Jika kemudian seseorang dalam pemikirannya semakin menjauh dengan dasar-dasar syar’iy maka ada beberapa kemungkinan, pertama, ia tidak memiliki kemampuan atau kapasitas yang memadai berkecimpung dalam dunia filsafat, dan kedua, ketidakmampuan dirinya mengendalikan diri untuk untuk tidak terseret pada hal-hal yang dilarang oleh agama dan yang ketiga adalah ketiadaan pendamping atau guru yang handal yang bisa membimbingnya memahami dengan benar tentang suatu obyek pemikiran tertentu.

Oleh karena itu tidak mungkin filsuf akan berubah menjadi mulhid, tidak mempercayai eksistensi Tuhan atau meragukan keberadaaan Tuhan, Kalaupun ia berada dalam kondisi semacam itu bisa dipastikan ia mengalami salah satu dari 3 faktor di atas, atau terdapat dalam dirinya gabungan 2 atau 3 faktor-faktor tersebut. Sebab kemapuan manusia dalam menerima kebenaran dan bertindak dalam mencari pengetahuan berbeda-beda. Ibn Rusyd berpendapat ada 3 macam cara manusia dalam memperoleh pengetahuan yakni:

a). Lewat metode Khatabi (retorika)

b) lewat metode Jadali (dialektika)

c) Lewat metode Burhani (demonstratif)

Metode Khatabi digunakan oleh mereka yang sama sekali tidak termasuk ahli takwil , yaitu orang-orang yang berfikir retorik, yang merupakan mayoritas manusia. Sebab tidak ada seorangpun yang berakal sehat kecuali dari kelompok manusia dengan kriteria pembuktian semacam ini (khatabi). Metode Jadali dipergunakan oleh mereka yang termasuk ahli dalam melakukan ta’wil dialektika. Mereka itu secara alamiyah atau tradisi mampu berfikir secara dialektik. Metode Burhani dipergunakan oleh mereka yang termasuk ahli dalam melakukan ta’wil yaqini. Mereka itu secara alamiah mampu karena latihan, yakni latihan filsafat, sehingga mampu berfikir secara demonstratif.

__Data Tercatat__.
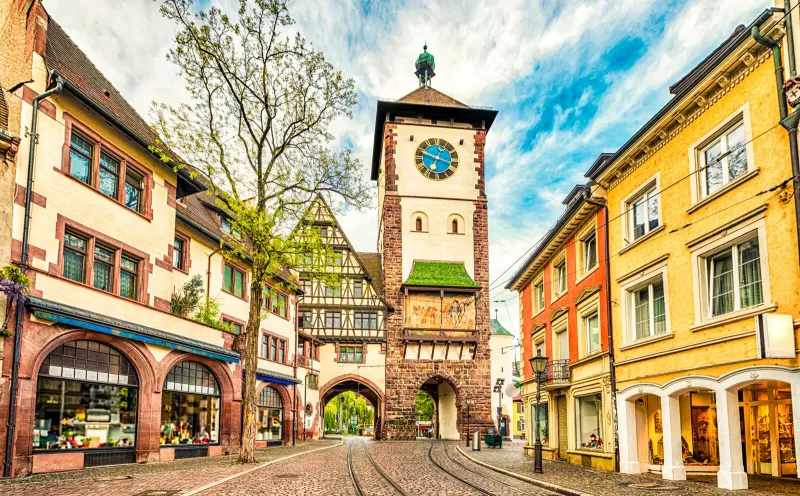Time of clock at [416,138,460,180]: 6:48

__Instruksi Kerja__.
1. Jawab pertanyaan berikut berdasarkan teks yang disediakan:
(a) Menurut Ibn Rusyd, ada berapa macam cara manusia memperoleh pengetahuan?
(b) Metode mana yang digunakan oleh mayoritas manusia?
(c) Latihan apa yang membuat pengguna metode Burhani mampu berpikir secara demonstratif?
2. Keluarkan salinan persis bagian teks yang disediakan, mulai dari kata-kata "a). Lewat metode" hingga kata-kata "berfikir secara demonstratif.".
Daftar tersebut tidak berhubungan dengan teks yang disediakan.

__Jawaban__.
1.
(a) Tiga macam: metode Khatabi (retorika), metode Jadali (dialektika), dan metode Burhani (demonstratif).
(b) Metode Khatabi.
(c) Latihan filsafat.

2.
a). Lewat metode Khatabi (retorika)

b) lewat metode Jadali (dialektika)

c) Lewat metode Burhani (demonstratif)

Metode Khatabi digunakan oleh mereka yang sama sekali tidak termasuk ahli takwil , yaitu orang-orang yang berfikir retorik, yang merupakan mayoritas manusia. Sebab tidak ada seorangpun yang berakal sehat kecuali dari kelompok manusia dengan kriteria pembuktian semacam ini (khatabi). Metode Jadali dipergunakan oleh mereka yang termasuk ahli dalam melakukan ta’wil dialektika. Mereka itu secara alamiyah atau tradisi mampu berfikir secara dialektik. Metode Burhani dipergunakan oleh mereka yang termasuk ahli dalam melakukan ta’wil yaqini. Mereka itu secara alamiah mampu karena latihan, yakni latihan filsafat, sehingga mampu berfikir secara demonstratif.